The most common Thanksgiving dangers usually come in one of a few flavors:
- Toxic foods: What is delicious to us can hide ingredients that are poisonous to pets, like chocolate, grapes, raisins, currents, onions, garlic, macadamia nuts and artificial sweeteners like xylitol. That last one is especially deadly.
- Fatty foods: Butter, meat drippings, gravies, dark turkey meat and other fatty foods can cause gastrointestinal upset (diarrhea and vomiting). Worse yet, fatty foods can cause inflammation of the pancreas, a condition known as pancreatitis, which may require hospitalization.
- Obstructive foods: Bones, corncobs and twine from trussing the turkey may get stuck in the digestive tract, potentially requiring surgical removal. Yeast dough is also problematic, not only expanding dangerously in the stomach, but the alcohol from fermenting yeast is rapidly absorbed into your pet’s bloodstream, resulting in alcohol poisoning, posing a double danger.
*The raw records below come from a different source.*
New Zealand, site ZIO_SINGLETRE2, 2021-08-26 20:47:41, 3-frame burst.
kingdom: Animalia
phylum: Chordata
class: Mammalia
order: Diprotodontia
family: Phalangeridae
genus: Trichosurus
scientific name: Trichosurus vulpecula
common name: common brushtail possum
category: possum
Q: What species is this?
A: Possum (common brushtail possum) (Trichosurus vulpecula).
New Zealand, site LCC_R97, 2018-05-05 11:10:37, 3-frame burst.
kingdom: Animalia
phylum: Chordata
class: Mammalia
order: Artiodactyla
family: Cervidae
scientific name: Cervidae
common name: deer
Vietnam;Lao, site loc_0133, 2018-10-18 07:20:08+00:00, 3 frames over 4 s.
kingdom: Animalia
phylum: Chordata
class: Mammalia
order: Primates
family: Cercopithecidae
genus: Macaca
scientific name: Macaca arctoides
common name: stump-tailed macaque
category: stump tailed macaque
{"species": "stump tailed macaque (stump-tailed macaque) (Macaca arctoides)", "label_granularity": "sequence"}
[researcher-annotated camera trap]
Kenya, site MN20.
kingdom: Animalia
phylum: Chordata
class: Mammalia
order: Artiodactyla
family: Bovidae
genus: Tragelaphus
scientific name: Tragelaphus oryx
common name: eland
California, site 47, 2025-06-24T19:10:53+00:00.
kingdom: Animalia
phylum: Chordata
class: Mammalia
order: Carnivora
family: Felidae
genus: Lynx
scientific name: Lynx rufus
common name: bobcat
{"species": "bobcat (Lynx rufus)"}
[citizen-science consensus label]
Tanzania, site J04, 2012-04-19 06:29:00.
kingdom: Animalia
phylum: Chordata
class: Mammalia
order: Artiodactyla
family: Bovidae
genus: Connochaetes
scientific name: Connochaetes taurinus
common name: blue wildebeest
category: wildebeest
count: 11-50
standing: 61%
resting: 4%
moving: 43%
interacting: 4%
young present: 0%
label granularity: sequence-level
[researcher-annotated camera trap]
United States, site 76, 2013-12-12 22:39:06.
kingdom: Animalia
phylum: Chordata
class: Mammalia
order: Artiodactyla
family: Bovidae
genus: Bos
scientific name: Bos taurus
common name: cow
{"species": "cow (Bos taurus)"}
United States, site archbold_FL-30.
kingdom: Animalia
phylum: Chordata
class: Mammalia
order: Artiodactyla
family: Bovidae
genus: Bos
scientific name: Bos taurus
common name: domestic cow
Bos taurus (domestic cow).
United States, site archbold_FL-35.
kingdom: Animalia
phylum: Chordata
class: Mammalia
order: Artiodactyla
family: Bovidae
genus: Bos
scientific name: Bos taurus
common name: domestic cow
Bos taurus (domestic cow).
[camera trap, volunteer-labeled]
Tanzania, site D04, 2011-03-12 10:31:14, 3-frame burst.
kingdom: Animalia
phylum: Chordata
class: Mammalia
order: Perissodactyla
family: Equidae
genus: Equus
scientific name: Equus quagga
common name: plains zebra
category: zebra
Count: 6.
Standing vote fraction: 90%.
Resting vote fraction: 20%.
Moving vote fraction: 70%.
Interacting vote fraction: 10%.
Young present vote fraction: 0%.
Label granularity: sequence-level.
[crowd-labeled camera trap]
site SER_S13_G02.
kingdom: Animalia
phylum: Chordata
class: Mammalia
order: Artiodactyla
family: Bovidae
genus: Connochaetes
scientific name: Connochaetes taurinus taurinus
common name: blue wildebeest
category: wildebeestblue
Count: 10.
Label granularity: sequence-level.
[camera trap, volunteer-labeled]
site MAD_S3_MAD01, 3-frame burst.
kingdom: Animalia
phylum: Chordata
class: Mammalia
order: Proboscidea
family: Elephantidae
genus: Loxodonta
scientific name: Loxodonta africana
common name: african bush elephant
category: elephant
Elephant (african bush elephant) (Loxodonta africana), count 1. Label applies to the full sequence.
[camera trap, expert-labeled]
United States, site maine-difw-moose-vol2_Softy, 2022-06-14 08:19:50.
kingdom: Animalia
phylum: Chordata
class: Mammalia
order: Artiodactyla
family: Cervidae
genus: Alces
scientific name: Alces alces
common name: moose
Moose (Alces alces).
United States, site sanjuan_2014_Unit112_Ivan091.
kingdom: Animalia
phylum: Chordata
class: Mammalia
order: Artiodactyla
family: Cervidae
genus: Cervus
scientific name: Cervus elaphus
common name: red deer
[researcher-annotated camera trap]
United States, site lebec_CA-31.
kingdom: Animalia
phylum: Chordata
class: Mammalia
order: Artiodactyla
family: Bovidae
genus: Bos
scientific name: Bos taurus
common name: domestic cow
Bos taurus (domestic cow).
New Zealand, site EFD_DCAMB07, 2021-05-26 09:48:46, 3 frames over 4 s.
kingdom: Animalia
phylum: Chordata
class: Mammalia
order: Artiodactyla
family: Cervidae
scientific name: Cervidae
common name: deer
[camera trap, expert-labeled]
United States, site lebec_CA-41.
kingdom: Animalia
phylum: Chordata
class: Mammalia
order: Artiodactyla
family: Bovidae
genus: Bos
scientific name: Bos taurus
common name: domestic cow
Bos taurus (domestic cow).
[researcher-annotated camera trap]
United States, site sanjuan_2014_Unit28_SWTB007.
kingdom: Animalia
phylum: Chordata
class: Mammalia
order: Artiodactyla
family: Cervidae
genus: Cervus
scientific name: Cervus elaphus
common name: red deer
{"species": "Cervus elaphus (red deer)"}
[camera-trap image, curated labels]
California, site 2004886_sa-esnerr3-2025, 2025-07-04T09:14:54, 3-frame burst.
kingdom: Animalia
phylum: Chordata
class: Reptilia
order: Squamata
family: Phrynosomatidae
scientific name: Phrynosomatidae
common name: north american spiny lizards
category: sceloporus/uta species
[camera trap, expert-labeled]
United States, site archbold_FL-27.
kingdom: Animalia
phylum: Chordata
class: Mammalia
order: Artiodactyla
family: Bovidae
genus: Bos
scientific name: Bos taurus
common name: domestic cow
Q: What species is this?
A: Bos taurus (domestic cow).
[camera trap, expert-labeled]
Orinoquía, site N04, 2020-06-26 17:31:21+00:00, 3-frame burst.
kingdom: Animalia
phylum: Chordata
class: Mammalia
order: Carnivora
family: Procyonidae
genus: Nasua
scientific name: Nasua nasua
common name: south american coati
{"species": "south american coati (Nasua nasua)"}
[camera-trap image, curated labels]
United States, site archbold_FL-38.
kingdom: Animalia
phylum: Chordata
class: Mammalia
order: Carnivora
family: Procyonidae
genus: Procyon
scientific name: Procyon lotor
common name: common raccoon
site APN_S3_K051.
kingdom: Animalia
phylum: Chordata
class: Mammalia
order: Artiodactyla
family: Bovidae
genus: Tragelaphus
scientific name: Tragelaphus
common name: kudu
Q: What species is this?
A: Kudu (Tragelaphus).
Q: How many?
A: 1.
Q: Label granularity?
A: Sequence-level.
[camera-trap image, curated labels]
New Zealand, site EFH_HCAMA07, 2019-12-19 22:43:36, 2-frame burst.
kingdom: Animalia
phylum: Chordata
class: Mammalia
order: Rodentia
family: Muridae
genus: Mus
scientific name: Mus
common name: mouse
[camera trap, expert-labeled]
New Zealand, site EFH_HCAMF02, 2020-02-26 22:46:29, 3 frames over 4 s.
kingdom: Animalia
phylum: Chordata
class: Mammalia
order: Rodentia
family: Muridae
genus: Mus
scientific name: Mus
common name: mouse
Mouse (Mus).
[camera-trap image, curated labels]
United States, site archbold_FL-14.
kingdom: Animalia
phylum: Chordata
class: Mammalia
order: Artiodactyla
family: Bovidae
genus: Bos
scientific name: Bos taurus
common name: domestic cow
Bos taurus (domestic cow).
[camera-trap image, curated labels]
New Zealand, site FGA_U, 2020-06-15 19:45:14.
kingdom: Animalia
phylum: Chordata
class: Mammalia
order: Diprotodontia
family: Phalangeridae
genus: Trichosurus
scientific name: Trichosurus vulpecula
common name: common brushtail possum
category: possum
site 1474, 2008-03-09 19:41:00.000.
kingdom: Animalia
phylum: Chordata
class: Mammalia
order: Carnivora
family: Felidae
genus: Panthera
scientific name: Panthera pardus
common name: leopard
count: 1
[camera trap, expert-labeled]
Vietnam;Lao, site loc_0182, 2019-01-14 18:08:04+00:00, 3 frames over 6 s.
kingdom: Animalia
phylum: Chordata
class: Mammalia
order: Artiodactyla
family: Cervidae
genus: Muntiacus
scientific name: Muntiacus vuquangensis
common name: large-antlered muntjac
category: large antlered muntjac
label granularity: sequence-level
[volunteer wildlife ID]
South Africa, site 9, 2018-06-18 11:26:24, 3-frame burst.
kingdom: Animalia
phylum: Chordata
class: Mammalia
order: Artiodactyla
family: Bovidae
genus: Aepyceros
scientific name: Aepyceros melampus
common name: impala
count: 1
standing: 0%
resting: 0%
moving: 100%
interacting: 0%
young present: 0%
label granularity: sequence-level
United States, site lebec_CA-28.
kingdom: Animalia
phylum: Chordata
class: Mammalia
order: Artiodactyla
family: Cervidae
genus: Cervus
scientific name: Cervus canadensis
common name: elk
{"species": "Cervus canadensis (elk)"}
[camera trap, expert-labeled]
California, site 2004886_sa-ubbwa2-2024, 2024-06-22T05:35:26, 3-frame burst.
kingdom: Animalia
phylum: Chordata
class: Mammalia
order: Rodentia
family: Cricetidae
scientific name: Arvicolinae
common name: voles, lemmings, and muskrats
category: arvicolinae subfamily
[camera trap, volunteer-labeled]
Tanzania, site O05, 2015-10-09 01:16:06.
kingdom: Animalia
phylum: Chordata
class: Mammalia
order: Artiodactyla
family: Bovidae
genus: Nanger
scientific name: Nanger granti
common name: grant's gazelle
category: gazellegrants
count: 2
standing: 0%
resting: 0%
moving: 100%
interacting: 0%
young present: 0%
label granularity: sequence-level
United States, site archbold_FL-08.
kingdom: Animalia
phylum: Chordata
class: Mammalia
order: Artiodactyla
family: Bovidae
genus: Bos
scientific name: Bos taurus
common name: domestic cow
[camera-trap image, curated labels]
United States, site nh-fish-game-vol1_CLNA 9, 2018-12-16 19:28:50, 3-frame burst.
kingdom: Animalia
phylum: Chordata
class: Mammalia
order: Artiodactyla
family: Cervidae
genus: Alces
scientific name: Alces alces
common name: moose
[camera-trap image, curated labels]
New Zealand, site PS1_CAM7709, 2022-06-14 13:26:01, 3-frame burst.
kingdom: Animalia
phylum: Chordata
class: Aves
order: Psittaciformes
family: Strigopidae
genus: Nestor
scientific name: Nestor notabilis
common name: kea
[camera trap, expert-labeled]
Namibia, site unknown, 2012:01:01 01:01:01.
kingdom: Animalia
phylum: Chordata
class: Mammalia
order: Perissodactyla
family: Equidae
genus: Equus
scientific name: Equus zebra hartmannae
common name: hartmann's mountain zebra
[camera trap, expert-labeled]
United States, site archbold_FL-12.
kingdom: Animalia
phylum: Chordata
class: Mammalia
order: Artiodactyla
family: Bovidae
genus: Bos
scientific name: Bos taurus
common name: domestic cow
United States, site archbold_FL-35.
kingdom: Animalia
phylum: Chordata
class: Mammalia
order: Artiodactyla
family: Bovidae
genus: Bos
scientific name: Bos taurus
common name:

- Decorations: Floral arrangements may contain flowers that are toxic to pets. Each plant can pose a different danger for different species. Some lilies may range from non-toxic to dangerous for dogs, most varieties can be deadly for cats—even the vase water and pollen can result in severe, acute kidney failure.
- Candles can also result in burns or get accidentally knocked over.
As every pet owner knows, dogs are very clever when it comes to getting to savory foods, so here are a few precautions you can take.
- Keep all food and drink out of reach. Make sure there aren’t chairs or other furniture nearby that pets can jump up on to reach higher surfaces. We know one Golden lab who stole the turkey right off the counter and raced outside with it hanging from his mouth! Fortunately, it was recovered before he’d gotten much of it and the guests were good sports about the teeth marks. And here’s a great suggestion from a dog trainer we know: make your pup a little special meal of their own to eat while you’re having your feast. A little turkey with some organic pumpkin is perfect.
- Consider blocking off the kitchen when you’re not around to supervise. This is especially a good idea if your pet is a Houdini at finding ways to get at supposedly unreachable food.
- Secure all garbage cans so that they can’t be knocked over or their lids knocked off.
- Remind children and guests not to give your pet any food. Have fun, pet-friendly treats available instead. (We have certain friends who always sneaks morsels to our doxies so we set down a place of dog treats in front of him every time he comes over.)
With all that said, have a wonderful holiday with your furry friends!